The main driver of infection in the region is commercial sex. In the Ghanaian capital Accra, for example, 80% of HIV infections in young men had been acquired from women who sell sex. In Niger, the adult national HIV prevalence was 1% in 2003, yet surveys of sex workers in different regions found a HIV infection rate of between 9 and 38%.
Southern Africa
In the mid-1980s, HIV and AIDS were virtually unheard of in southern Africa—it is now the worst-affected region in the world. Of the eleven southern African countries (Angola, Namibia, Zambia, Zimbabwe, Botswana, Malawi, Mozambique, South Africa, Lesotho, Swaziland, Madagascar) at least six are estimated to have an infection rate of over 20%. Angola presents the lowest infection rate of less than 5%. This is not the result of a successful national response to the threat of AIDS but of the long-running Angolan Civil War (1975–2002). Aside from polygynous relationships, which can be quite prevalent in parts of Africa, there are also widespread practices of sexual networking that involve multiple overlapping or concurrent sexual partners. Men’s sexual networks, in particular, tend to be quite extensive, a fact that is tacitly accepted by many communities. Cultural or social norms often indicate that while women must remain faithful men are able and even expected to philander irrespective of their marital status. Along with the occurrence of multiple sexual partners, unemployment and population displacements that result from drought and conflict contribute to the spread of HIV/AIDS.

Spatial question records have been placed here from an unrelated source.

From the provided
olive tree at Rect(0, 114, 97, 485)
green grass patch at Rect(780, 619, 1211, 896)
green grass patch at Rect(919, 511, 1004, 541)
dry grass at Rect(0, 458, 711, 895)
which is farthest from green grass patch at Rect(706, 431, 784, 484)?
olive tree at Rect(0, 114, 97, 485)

There are a few indicators of countrywide declines in infection. In its December 2005 report, UNAIDS reports that Zimbabwe has experienced a drop in infections; however, most independent observers find the confidence of UNAIDS in the Mugabe government's HIV figures to be misplaced, especially since infections have continued to increase in all other southern African countries (with the exception of a possible small drop in Botswana). Almost 30% of the global number of people living with HIV live in an area where only 2% of the world's population reside.
Most HIV infections found in southern Africa are HIV-1, the world's most common HIV infection, which predominates everywhere except west Africa, home to HIV-2. The first cases of HIV in the region were reported in Zimbabwe in 1985.
Swaziland
The HIV infection rate in Swaziland is unprecedented and the highest in the world at 26.1% of all adults, and at over 50% of adults in their 20s. This has stopped possible economic and social progress, and is at a point where it endangers the existence of its society as a whole. The United Nations Development Program has written that if the expansion continues unabated, the "longer term existence of Swaziland as a country will be seriously threatened".
Swaziland's HIV epidemic has reduced life expectancy to only 32 years as of 2009, which is the lowest in the world by six years. The next highest is 38 years in Angola, also from HIV. From another perspective, HIV/AIDS currently causes 61% of all deaths in the country. With an unmatched crude death rate of 30 per 1,000 people per year, about 2% of Swaziland's total population dies of HIV/AIDS every year.
Tuberculosis
Much of the deadliness of the epidemic in sub-Saharan Africa has to do with a deadly synergy between HIV and tuberculosis, though this synergy is by no means limited to Africa. In fact, tuberculosis is the world's greatest infectious killer of women of reproductive age and the leading cause of death among people with HIV/AIDS.
Because HIV has destroyed the immune systems of at least a quarter of the population in some areas, far more people are not only developing tuberculosis but spreading it to otherwise healthy neighbours.